*Things to do*
(1) Answer these questions about the New Year diary entry, one line each:
(a) Where did the writer spend the 2009/2010 festive season?
(b) Which show were the writer and Salva working through this year?
(c) How long after the 1st of January is the writer's birthday?
(2) Resume the New Year diary entry, picking up right after its final sentence.

*Given passage*

──────

Or I would not be getting my money's worth from this site... Poor, neglected web diary.
I feel like I need to acknowledge all the change that's been going on.
It feels like another year has crept up, tapped me on the shoulder, danced all around me like a kid with ADHD, slapped me across the face and left in a huff.
We spent the 2009/2010 festive season in Salva's home town in the south of italy... the land where our place is. We spent New years eve eve getting sand in our boots, wrapped in our jackets, looking at the moon's reflection on the sea as we talked about choosing each other as co-parents. Wanting to escape the firecraker-obsessed crazed lunatics that continental Europeans become on New Year's Eve, we took a bottle of red wine, and some take-away pizzas to our empty farm house to welcome 2010. We lit a fire in its enormous stone fireplace and huddled together on a fold out bed while we watched The Sopranos. I think the fire went out shortly after midnight, and we went back to the downstairs bedroom at my mother-in law's at around half twelve, where we lay listening to cheap fireworks until dawn...
This year we had dinner with friends, came home soon after midnight, and were again consistently woken by cheap firecrackers until dawn. We were even working our way through the first season of Boardwalk Empire. Anyway. I guess what I want to say is, while so much changes, so much stays the same. Like our love for HBO and mafia dramas.
I don't like to complain about time going too fast. There is some part of me that feels that if it is, it's my fault somehow. But this is a strange season for me. I celebrate-and I use the term loosely-the beginning of the new calendar year every 1st of January, and then a new year on earth a week later on my birthday. This year 2011, my 25th year and my first baby's life outside of my own body will all begin within 2 months of each other. So many changes in the air. So much happening. I can't even think about it because I'm concentrating on my breathing.

──────

*Raw data*
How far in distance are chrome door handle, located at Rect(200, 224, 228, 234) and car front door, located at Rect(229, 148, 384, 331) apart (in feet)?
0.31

──────

*Per-task answers*
(1)
(a) In Salva's home town in the south of Italy.
(b) The first season of Boardwalk Empire.
(c) A week later.

(2)
Then there is my body that has swollen and morphed into something I can hardly recognise myself in. I love being pregnant. I do. I love the mystery and the early, secret connection with this girl. But I in no way expected the strange moments. The achey-ness and not remembering what I look like without this big round belly that I can't keep my hands off. One of the strangest feelings I have is the one that I'm going to really miss this.
Salva is preparing the recording of AzzBand's first cd for next week. We are preparing a concert for Thursday night, another for next Saturday night, and will spend the weekend recording. My last concerts with this one inside.
I am madly trying to put together an arty project I have in store for September, October, knowing my time is limited. Business cards. Web site. Emailing. Still thinking about starting my masters at around the same time. Maybe I can do it all if I do all the organising now.
I am a half-hearted nester. I've been sewing cloth nappies from old towels while sipping cup after cup of rooibos tea.
My parents have been here on and off for the last 6 weeks. My Mum sewed a lining for the handmade basket we found in Granada a few months ago. Dad installed some shelving and fastened a cabinet to the wall that we have still to convert into a change-station. It was really sad when they left yesterday.
Off to see our bass player in concert with his rock band. Must try to keep blogging. There is a little bit more on my mind...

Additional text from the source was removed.